#### [Given exercise]
Could you extract every line of the material below word for word, leaving the pictures out of your answer?

----------

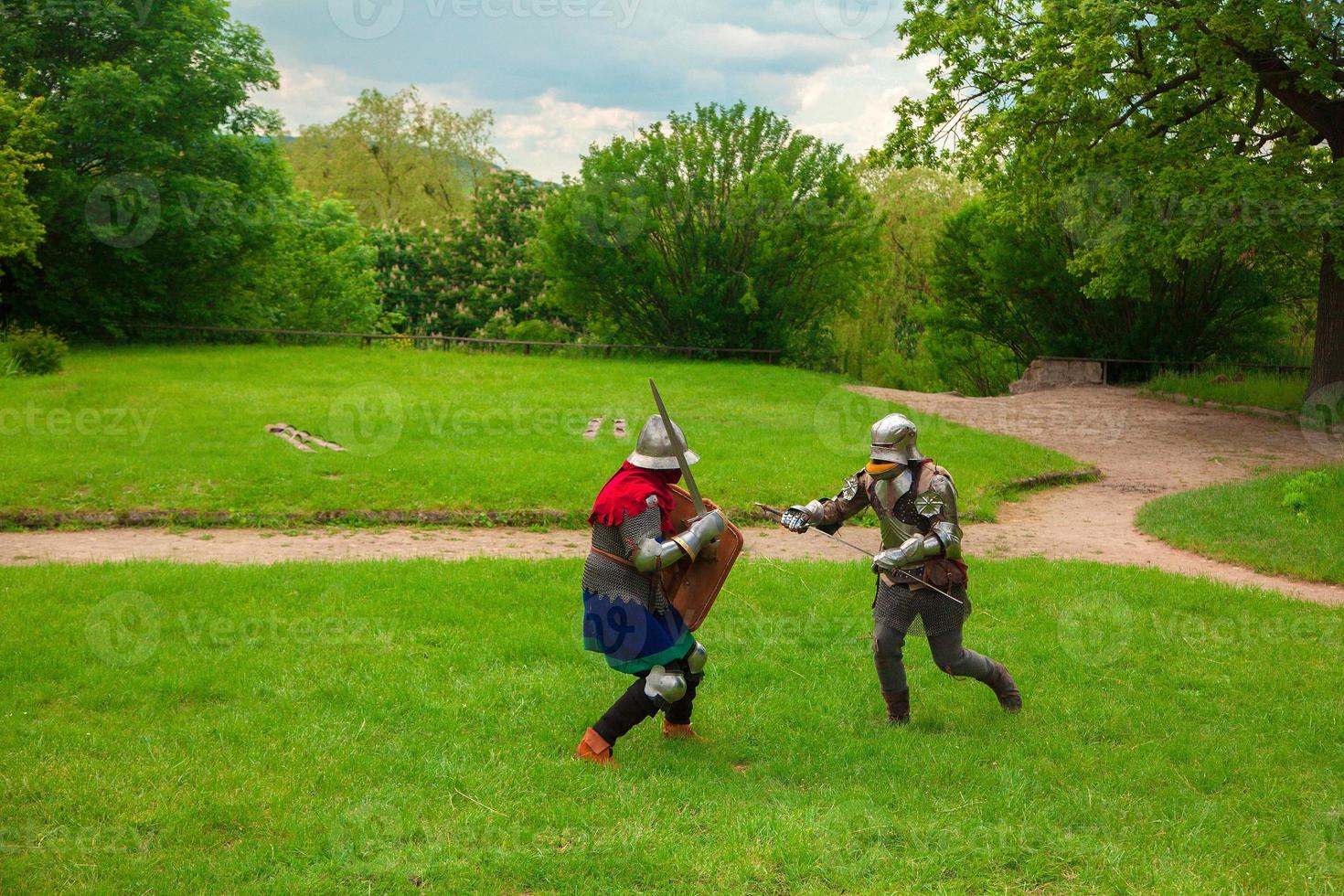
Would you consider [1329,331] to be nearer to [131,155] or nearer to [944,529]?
[944,529]

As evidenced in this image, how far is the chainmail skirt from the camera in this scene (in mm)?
Answer: 6398

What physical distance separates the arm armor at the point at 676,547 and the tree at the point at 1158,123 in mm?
14953

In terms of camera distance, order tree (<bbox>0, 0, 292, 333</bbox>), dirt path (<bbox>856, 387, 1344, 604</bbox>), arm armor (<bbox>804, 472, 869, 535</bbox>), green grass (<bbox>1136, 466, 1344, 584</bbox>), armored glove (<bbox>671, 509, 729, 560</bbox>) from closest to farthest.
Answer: armored glove (<bbox>671, 509, 729, 560</bbox>), arm armor (<bbox>804, 472, 869, 535</bbox>), green grass (<bbox>1136, 466, 1344, 584</bbox>), dirt path (<bbox>856, 387, 1344, 604</bbox>), tree (<bbox>0, 0, 292, 333</bbox>)

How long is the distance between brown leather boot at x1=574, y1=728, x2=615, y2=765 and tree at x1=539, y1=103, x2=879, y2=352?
24094 mm

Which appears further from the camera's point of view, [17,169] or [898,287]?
[898,287]

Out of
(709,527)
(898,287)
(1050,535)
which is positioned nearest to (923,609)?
(709,527)

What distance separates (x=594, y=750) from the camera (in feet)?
19.2

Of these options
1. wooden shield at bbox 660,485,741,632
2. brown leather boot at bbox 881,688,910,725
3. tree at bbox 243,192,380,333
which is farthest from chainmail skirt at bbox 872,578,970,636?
tree at bbox 243,192,380,333

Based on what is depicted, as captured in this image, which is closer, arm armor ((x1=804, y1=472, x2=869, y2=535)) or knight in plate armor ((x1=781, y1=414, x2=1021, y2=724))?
knight in plate armor ((x1=781, y1=414, x2=1021, y2=724))

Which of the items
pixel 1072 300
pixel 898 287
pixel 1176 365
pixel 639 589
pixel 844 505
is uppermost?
pixel 898 287

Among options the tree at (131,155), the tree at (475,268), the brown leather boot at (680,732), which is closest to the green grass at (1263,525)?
the brown leather boot at (680,732)

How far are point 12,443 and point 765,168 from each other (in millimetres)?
19951

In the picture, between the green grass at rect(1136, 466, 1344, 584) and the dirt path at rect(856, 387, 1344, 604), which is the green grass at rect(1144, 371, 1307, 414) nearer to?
the dirt path at rect(856, 387, 1344, 604)

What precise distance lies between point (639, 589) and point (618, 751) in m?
1.00
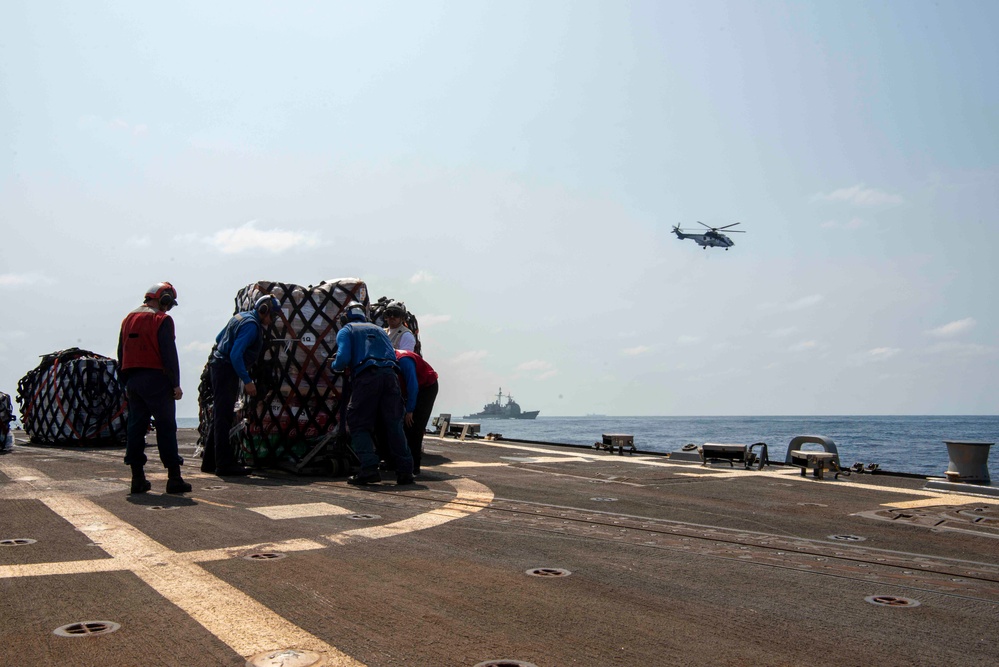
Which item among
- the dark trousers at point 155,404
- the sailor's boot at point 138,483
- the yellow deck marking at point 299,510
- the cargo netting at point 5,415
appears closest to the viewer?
the yellow deck marking at point 299,510

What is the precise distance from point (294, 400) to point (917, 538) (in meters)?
7.51

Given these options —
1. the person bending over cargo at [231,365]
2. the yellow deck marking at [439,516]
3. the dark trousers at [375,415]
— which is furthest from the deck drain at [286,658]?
the person bending over cargo at [231,365]

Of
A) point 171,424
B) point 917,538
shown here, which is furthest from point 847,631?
point 171,424

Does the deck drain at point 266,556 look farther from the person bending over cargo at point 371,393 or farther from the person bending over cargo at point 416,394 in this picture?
the person bending over cargo at point 416,394

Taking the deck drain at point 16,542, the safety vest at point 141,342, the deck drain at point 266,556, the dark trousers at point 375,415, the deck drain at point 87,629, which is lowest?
the deck drain at point 87,629

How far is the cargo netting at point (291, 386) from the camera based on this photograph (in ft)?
33.9

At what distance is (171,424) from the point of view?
8.05 meters

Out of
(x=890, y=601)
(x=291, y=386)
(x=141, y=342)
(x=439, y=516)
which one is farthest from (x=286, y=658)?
(x=291, y=386)

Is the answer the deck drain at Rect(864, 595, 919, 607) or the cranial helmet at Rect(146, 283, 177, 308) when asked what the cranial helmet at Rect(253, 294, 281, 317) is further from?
the deck drain at Rect(864, 595, 919, 607)

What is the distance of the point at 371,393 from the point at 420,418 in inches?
66.2

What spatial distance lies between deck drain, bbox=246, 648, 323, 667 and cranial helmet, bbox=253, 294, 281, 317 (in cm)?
730

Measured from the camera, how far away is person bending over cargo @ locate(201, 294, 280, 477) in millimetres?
9406

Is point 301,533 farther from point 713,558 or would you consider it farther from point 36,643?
point 713,558

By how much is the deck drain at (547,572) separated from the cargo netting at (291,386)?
6034 mm
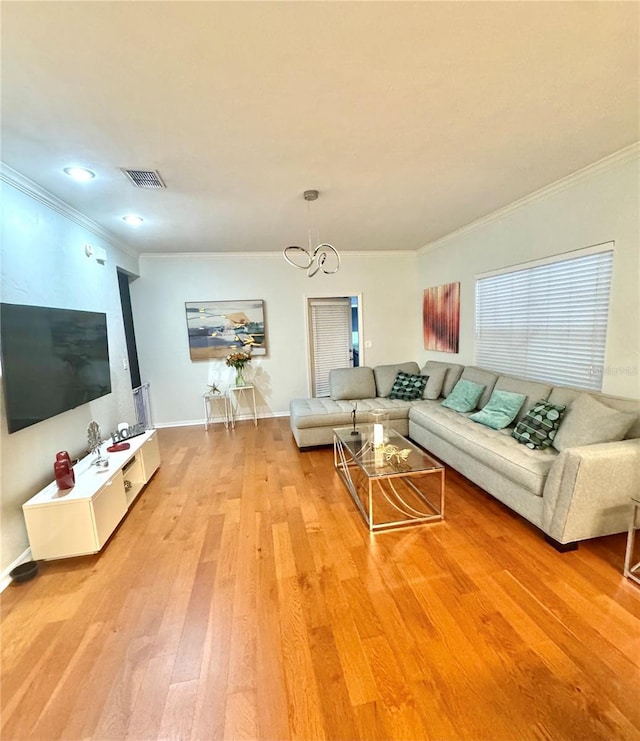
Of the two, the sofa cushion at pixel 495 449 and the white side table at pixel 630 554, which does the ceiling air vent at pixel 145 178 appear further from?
the white side table at pixel 630 554

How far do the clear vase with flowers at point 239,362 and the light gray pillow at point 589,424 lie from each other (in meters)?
3.94

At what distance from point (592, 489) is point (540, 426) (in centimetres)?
67

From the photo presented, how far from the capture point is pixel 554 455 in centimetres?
236

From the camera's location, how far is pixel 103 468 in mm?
Answer: 2459

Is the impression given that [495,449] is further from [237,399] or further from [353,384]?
[237,399]

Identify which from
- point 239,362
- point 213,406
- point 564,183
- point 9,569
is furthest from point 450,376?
point 9,569

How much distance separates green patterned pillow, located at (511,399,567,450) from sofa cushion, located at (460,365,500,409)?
847 mm

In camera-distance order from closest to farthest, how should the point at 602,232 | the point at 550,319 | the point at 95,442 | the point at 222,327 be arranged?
the point at 602,232 < the point at 95,442 < the point at 550,319 < the point at 222,327

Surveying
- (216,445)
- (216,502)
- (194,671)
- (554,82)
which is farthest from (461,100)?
(216,445)

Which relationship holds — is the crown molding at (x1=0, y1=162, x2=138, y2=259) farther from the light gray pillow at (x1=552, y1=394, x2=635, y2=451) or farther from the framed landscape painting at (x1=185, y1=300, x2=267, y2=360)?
the light gray pillow at (x1=552, y1=394, x2=635, y2=451)

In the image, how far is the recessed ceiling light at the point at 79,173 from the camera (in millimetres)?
2197

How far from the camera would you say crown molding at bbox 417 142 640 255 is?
2.24 m

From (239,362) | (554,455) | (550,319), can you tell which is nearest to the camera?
(554,455)

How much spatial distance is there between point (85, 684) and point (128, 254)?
4391 millimetres
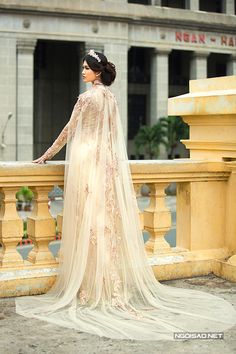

----------

#### [Result]
Would you consider [1329,331] to be nearer to [131,155] or nearer to [944,529]?
[944,529]

As evidenced in this image, how far is the chainmail skirt from the camera in this scene (in mm)?
Answer: 6398

What physical distance separates the arm armor at the point at 676,547 and the tree at the point at 1158,123 in mm?
14953

In terms of camera distance, order tree (<bbox>0, 0, 292, 333</bbox>), dirt path (<bbox>856, 387, 1344, 604</bbox>), arm armor (<bbox>804, 472, 869, 535</bbox>), green grass (<bbox>1136, 466, 1344, 584</bbox>), armored glove (<bbox>671, 509, 729, 560</bbox>) from closest to farthest.
Answer: armored glove (<bbox>671, 509, 729, 560</bbox>), arm armor (<bbox>804, 472, 869, 535</bbox>), green grass (<bbox>1136, 466, 1344, 584</bbox>), dirt path (<bbox>856, 387, 1344, 604</bbox>), tree (<bbox>0, 0, 292, 333</bbox>)

How long is the distance between brown leather boot at x1=574, y1=728, x2=615, y2=765 and tree at x1=539, y1=103, x2=879, y2=352?
24094 mm

Which appears further from the camera's point of view, [17,169] or [898,287]?
[898,287]

Out of
(709,527)
(898,287)
(1050,535)
which is positioned nearest to (923,609)?
(709,527)

What distance separates (x=594, y=750) from the camera (in feet)?
19.2

Of these options
1. wooden shield at bbox 660,485,741,632
2. brown leather boot at bbox 881,688,910,725
3. tree at bbox 243,192,380,333
which is farthest from chainmail skirt at bbox 872,578,970,636?
tree at bbox 243,192,380,333

Based on what is depicted, as captured in this image, which is closer, arm armor ((x1=804, y1=472, x2=869, y2=535)) or knight in plate armor ((x1=781, y1=414, x2=1021, y2=724))?
knight in plate armor ((x1=781, y1=414, x2=1021, y2=724))

Which of the items
pixel 1072 300
pixel 898 287
pixel 1176 365
pixel 639 589
pixel 844 505
is uppermost?
pixel 898 287

Among options the tree at (131,155), the tree at (475,268), the brown leather boot at (680,732), which is closest to the green grass at (1263,525)?
the brown leather boot at (680,732)

How far are point 12,443 and point 765,168 from each other (in millimetres)?
19951

In the picture, between the green grass at rect(1136, 466, 1344, 584) and the dirt path at rect(856, 387, 1344, 604), which is the green grass at rect(1144, 371, 1307, 414) nearer to?
the dirt path at rect(856, 387, 1344, 604)

What precise distance lies between point (639, 589) and point (618, 751) in m?
1.00
Which item among
- the dark trousers at point 155,404
- the sailor's boot at point 138,483
- the yellow deck marking at point 299,510
- the cargo netting at point 5,415
appears closest to the viewer?
the yellow deck marking at point 299,510

What is the precise distance from point (294, 400) to point (917, 538) (in meters)?
7.51

Given these options —
1. the person bending over cargo at [231,365]
2. the yellow deck marking at [439,516]
3. the dark trousers at [375,415]
— which is furthest from the deck drain at [286,658]?
the person bending over cargo at [231,365]

Of
A) point 171,424
B) point 917,538
shown here, which is furthest from point 847,631?
point 171,424

Does the deck drain at point 266,556 look farther from the person bending over cargo at point 371,393 or farther from the person bending over cargo at point 416,394 in this picture?
the person bending over cargo at point 416,394

Taking the deck drain at point 16,542, the safety vest at point 141,342, the deck drain at point 266,556, the dark trousers at point 375,415, the deck drain at point 87,629, which is lowest?
the deck drain at point 87,629

How far is the cargo netting at point (291, 386) from the camera based on this photograph (in ft)?
33.9

At what distance is (171,424) from the point of view?
8.05 meters

Out of
(x=890, y=601)
(x=291, y=386)
(x=141, y=342)
(x=439, y=516)
which one is farthest from (x=286, y=658)?
(x=291, y=386)

Is the answer the deck drain at Rect(864, 595, 919, 607) or the cranial helmet at Rect(146, 283, 177, 308) when asked what the cranial helmet at Rect(253, 294, 281, 317) is further from?
the deck drain at Rect(864, 595, 919, 607)

What is the distance of the point at 371,393 from the point at 420,418 in inches?
66.2

What spatial distance lies between deck drain, bbox=246, 648, 323, 667 and cranial helmet, bbox=253, 294, 281, 317 (in cm)?
730

Measured from the camera, how far away is person bending over cargo @ locate(201, 294, 280, 477) in millimetres?
9406

Is point 301,533 farther from point 713,558 or would you consider it farther from point 36,643?
point 713,558

By how much is the deck drain at (547,572) separated from the cargo netting at (291,386)?
6034 mm
Of the two, the sofa cushion at pixel 495 449 and the white side table at pixel 630 554, which does the ceiling air vent at pixel 145 178 appear further from?
the white side table at pixel 630 554

How far do the clear vase with flowers at point 239,362 and the light gray pillow at point 589,424 lie from each other (in meters)?
3.94

At what distance from point (592, 489) is point (540, 426) (in centimetres)?
67

From the photo presented, how far from the capture point is pixel 554 455 in centimetres?
236

From the camera's location, how far is pixel 103 468 in mm?
Answer: 2459

Is the impression given that [495,449] is further from [237,399] or further from [353,384]?
[237,399]

Identify which from
- point 239,362
- point 213,406
- point 564,183
- point 9,569
is furthest from point 450,376?
point 9,569

How much distance separates green patterned pillow, located at (511,399,567,450) from sofa cushion, located at (460,365,500,409)?
847 mm

In camera-distance order from closest to farthest, how should the point at 602,232 | the point at 550,319 | the point at 95,442 | the point at 222,327 be arranged?
the point at 602,232 < the point at 95,442 < the point at 550,319 < the point at 222,327

Surveying
- (216,445)
- (216,502)
- (194,671)
- (554,82)
which is farthest from (461,100)?
(216,445)

Which relationship holds — is the crown molding at (x1=0, y1=162, x2=138, y2=259) farther from the light gray pillow at (x1=552, y1=394, x2=635, y2=451) or farther from the framed landscape painting at (x1=185, y1=300, x2=267, y2=360)?
the light gray pillow at (x1=552, y1=394, x2=635, y2=451)

In the image, how far is the recessed ceiling light at the point at 79,173 from the camera (in millimetres)?
2197

How far from the camera would you say crown molding at bbox 417 142 640 255 is?
2.24 m

From (239,362) | (554,455) | (550,319), can you tell which is nearest to the camera?
(554,455)

How much spatial distance is there between point (85, 684) and point (128, 254)?
4391 millimetres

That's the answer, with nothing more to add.